Would you repeat exactly the part of the listing below that runs from the line containing "Windsensor für Vollkassettenmarkisen, Markise" down to the line containing "エツミ カメラレインカバー簡易型M / カメラ用レインコート", inclusive, and nothing else?

*** AVAILABLE RECORDS ***

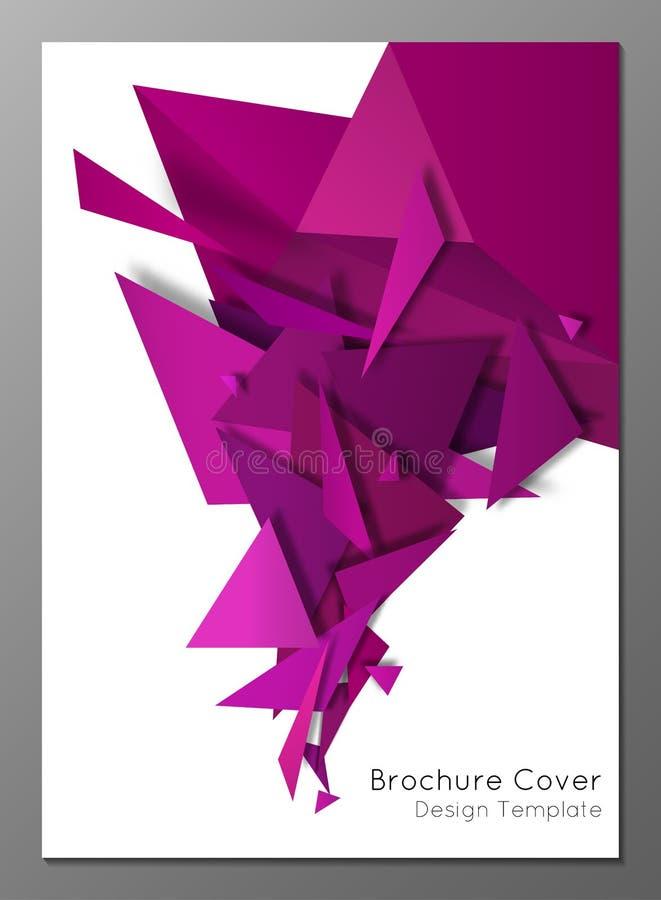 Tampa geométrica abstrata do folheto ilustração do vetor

*** End of AVAILABLE RECORDS ***
*** AVAILABLE RECORDS ***

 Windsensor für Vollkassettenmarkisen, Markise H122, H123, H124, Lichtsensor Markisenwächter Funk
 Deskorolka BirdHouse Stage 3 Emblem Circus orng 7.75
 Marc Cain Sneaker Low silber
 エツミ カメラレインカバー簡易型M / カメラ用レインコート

*** End of AVAILABLE RECORDS ***
*** AVAILABLE RECORDS ***

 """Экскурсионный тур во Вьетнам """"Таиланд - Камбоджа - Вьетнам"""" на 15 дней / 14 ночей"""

*** End of AVAILABLE RECORDS ***

**RESPONSE AREA**
 Windsensor für Vollkassettenmarkisen, Markise H122, H123, H124, Lichtsensor Markisenwächter Funk
 Deskorolka BirdHouse Stage 3 Emblem Circus orng 7.75
 Marc Cain Sneaker Low silber
 エツミ カメラレインカバー簡易型M / カメラ用レインコート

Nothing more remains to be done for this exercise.